ES hücrelerinin laboratuvar ortamında çoğaltılabilmesi; hücreler üzerinde gen düzenlemesi analizleri, hücre yenilenmesi ve farklılaşması mekanizmalarının anlaşılmasına olanak verir. İç ve dış faktörlerin kombinasyonu ile ES hücreleri çoğalır ve farklılaşır. Bu faktörlerin anlaşılması, embriyonik kök hücrelerin laboratuvar ortamında farklılaşmasının kontrolünü sağlayacaktır. Farklılaşma etkili bir şekilde kontrol edilebilirse, hücreler üzerinde farmakolojik testler yapılabilir ve hücreler hastalara nakledilebilir. Böylece tüm türlerden ES izolasyonu ve çoğaltılması, bir araştırma aracı ve sonrasında hücresel terapi aracı olmuştur.
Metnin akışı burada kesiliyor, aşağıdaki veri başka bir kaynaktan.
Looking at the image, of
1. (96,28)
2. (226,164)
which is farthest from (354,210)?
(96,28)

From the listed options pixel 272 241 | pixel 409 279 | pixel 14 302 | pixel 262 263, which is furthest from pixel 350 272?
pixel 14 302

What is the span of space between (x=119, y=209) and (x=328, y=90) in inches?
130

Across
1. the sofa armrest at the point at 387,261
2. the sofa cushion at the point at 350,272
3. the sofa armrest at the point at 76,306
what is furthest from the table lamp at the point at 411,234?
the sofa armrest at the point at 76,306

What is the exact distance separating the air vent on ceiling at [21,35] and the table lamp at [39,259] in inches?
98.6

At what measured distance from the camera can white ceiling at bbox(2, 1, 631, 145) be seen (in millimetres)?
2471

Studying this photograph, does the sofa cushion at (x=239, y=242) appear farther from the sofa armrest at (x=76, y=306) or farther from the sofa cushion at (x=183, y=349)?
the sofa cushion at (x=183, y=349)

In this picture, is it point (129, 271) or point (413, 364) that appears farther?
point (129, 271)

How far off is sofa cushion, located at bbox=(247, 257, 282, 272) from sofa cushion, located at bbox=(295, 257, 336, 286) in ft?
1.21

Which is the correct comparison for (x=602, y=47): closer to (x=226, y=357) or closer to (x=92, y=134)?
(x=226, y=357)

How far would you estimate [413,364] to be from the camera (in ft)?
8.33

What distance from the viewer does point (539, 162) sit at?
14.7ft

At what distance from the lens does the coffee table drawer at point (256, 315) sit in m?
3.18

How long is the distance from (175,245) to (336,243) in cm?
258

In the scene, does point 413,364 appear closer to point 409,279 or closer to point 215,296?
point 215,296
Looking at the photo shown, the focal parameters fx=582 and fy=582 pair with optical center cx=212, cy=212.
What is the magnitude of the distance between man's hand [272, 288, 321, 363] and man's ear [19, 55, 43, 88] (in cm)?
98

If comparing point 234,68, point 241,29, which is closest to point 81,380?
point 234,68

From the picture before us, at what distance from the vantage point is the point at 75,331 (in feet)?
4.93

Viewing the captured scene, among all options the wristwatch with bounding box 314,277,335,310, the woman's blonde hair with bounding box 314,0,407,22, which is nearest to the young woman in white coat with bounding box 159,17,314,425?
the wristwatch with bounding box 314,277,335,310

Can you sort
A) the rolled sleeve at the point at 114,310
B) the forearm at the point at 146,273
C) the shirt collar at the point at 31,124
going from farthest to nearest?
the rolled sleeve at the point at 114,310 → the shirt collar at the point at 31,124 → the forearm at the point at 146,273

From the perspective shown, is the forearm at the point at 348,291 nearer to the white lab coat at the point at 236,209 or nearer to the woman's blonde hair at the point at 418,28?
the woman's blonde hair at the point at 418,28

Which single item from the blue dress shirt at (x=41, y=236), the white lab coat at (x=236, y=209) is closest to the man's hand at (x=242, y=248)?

Teratokarsinomalar ve Embriyonik Kök Hücrelerin Keşfi
Embriyonik kök hücreler, sonsuz bir hücre kaynağıdır. Teratokarsinomalar ise, saç ve diş gibi tamamen farklılaşmış yapıları, çok sayıda doku tipini içeren değişik özellikte tümörlerdir. Bu tömör türünün bu özellikleri; normal gelişimin bir taklitidir. Teratokarsinomalar üzerine sistematik çalışmalar, 1950’li yıllarda mümkün hale geldi. Leroy ve Stevens adlı bilim insanları, erkek farelerin 129 türünde testislerde kendiliğinden teratokarsinomanın oluştuğunu gözlemlediler.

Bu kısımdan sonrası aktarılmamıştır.